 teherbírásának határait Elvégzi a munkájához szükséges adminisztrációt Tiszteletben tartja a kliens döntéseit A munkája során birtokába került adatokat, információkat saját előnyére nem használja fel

* * *

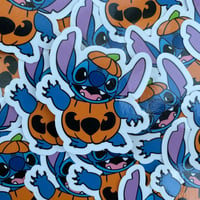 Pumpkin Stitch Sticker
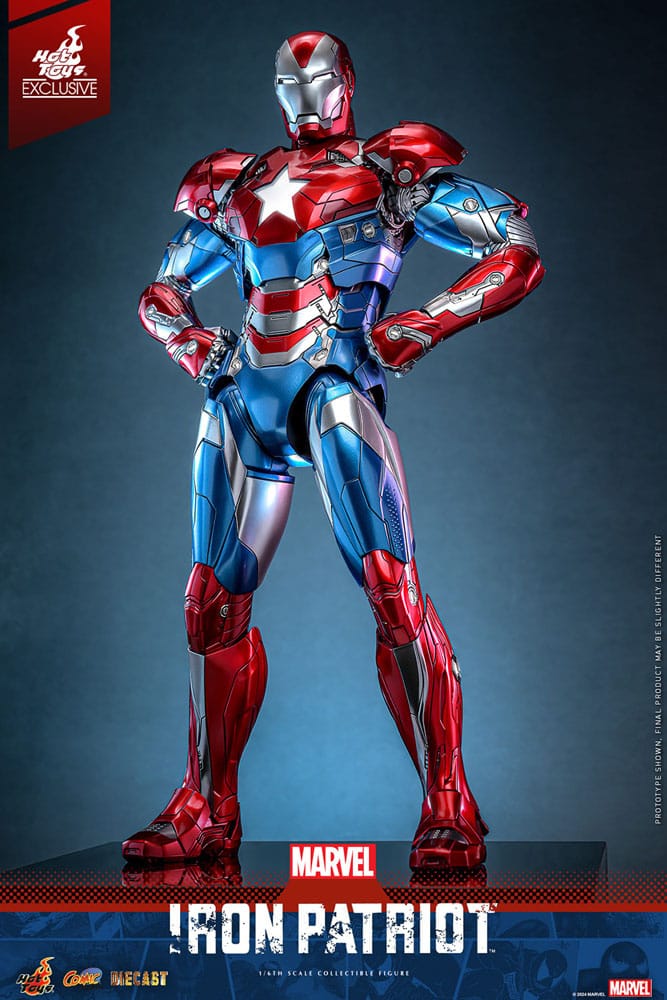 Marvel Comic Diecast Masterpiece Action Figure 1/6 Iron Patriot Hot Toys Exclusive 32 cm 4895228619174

---

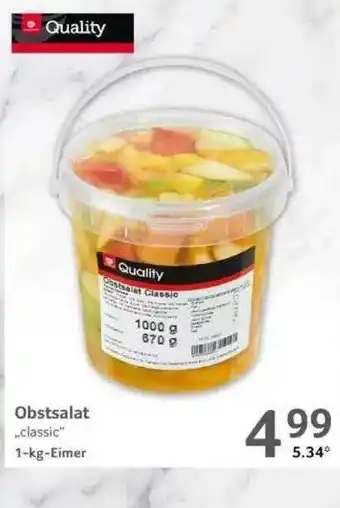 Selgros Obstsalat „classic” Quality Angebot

— Exercise instructions —
Repeat the lines above exactly, beginning with the one containing "Pumpkin Stitch Sticker" and finishing with the one containing "Marvel Comic Diecast". No pictures belong in the copy.

— Response to this exercise —
 Pumpkin Stitch Sticker
 Marvel Comic Diecast Masterpiece Action Figure 1/6 Iron Patriot Hot Toys Exclusive 32 cm 4895228619174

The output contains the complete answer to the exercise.